If you place the shifters too far down on the curve, it increases the drop and reach. Then you'll end up wanting a higher rise stem or more spacer under the stem and a shorter stem. Shimano brake hoods create a longer reach than Campy or SRAM, so you probably don't want to add even more by placing the shifter low on the bars.

Here's a picture of how NOT to do it. The levers aren't really mounted too low (notice the V shape between the bars and brake hood), but the bars are rotated down and these bars also have a lot of rampdown, which places the hoods lower than the top of the bars.


----------



## scale (Mar 23, 2008)

yes they are shimano sti shifters. My drop bars are about paralell with the ground if not tilted slightly outward. 

I think i want to bring my shifters up a bit higher into the upper parts of the curve so i dont have lean quite so far inward to reach the hand position. IM going to try moving my seat forward a bit too and see if that helps at all.


----------



## C-40 (Feb 4, 2004)

*moving the saddle...*

While it's OK to move the saddle as a temporary experiment with reach, in the long term, the saddle fore/aft position is supposed to be used to insure the proper knee to pedal relationship and rider weight balance over the saddle. If you have the saddle set properly and find you need less reach, a shorter stem should be used.


----------



## Wookiebiker (Sep 5, 2005)

Personally, I prefer a flat transition from the bar tops to the hoods. Most bikes these days are set up similar to this because it tends to be much more comfortable overall.


----------



## huckleberry (Jun 26, 2005)

Wookie -

What bars are those on the Scott?

Thanks


----------



## Wookiebiker (Sep 5, 2005)

huckleberry said:


> Wookie -
> 
> What bars are those on the Scott?
> 
> Thanks


They are PLT Compact II OS (Shimano Brand Componentes). You can see them here: PLT products just click on the handlebars and scan down until you see the Compact II OS bars.


----------



## logansites (Jan 4, 2007)

another example:


----------



## Andrea138 (Mar 10, 2008)

When I set my bars up, I'll get the bar rotation set where I want first, then adjust the shifter position so that it's comfortable- for me, that's in between the first photo (with the shifter tops even with the bar tops) and the other photos (flat across top w/shifters sticking up)

Looks like this...


----------



## MShaw (Jun 7, 2003)

I usually take a straight edge and grab it so it stays against the bottom of the bar, then using an 8mm allen, set the bottom of the lever so its barely touching on the flats.

Rotate the bars so that the lowers are pointed towards yer rear hub and presto! comfy.

At least for me. YMMV

M


----------



## Michelin Bicycle Tech (Nov 14, 2007)

MShaw said:


> I usually take a straight edge and grab it so it stays against the bottom of the bar, then using an 8mm allen, set the bottom of the lever so its barely touching on the flats.
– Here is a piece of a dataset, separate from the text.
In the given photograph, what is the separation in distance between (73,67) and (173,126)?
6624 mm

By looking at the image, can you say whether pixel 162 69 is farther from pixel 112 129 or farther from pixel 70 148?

That is the way most bike manufactures do it and the way I learned when working in the shops. Use a straight edge off the bottom part of the drop and put the tip of the lever on the straight edge as well. Sure, this is just a "guideline" but it is a great place to start.


----------



## pdxtim (Nov 15, 2004)

*what kind of bars are those?*



logansites said:


> another example:


logansites: what kind of bars are those in the pic? Thanks.


----------



## Camilo (Jun 23, 2007)

MShaw said:


> I usually take a straight edge and grab it so it stays against the bottom of the bar, then using an 8mm allen, set the bottom of the lever so its barely touching on the flats.
> 
> Rotate the bars so that the lowers are pointed towards yer rear hub and presto! comfy.
> 
> ...


A good, traditional way, but will put the shifters up pretty high, with the levers pointing away from the bars, with many compact or short drop bars.

My drop flats point halfway between rear brake and rear hub (for comfort), and then I set the levers to be pretty much perpendicular, which brings them closest to the bars when I'm in the drops. This is the best compromise between hoods and drops for me. 

The ends of levers themselves are then about an inch below the drop flats w/ 135mm drop bars. They were about even with my old full drop bars.


----------



## logansites (Jan 4, 2007)

pdxtim said:


> logansites: what kind of bars are those in the pic? Thanks.


https://www.competitivecyclist.com/...pro-compact-alloy-handlebar-4183_28_TRUE.html


----------



## rockcrusher (Sep 26, 2005)

Thanks for this thread. I was going to post about this but used the search function and low and behold there was my answer. 

This is my most common battle. As a mountain biker I find I can never quite get used to the position given by the drop bars. 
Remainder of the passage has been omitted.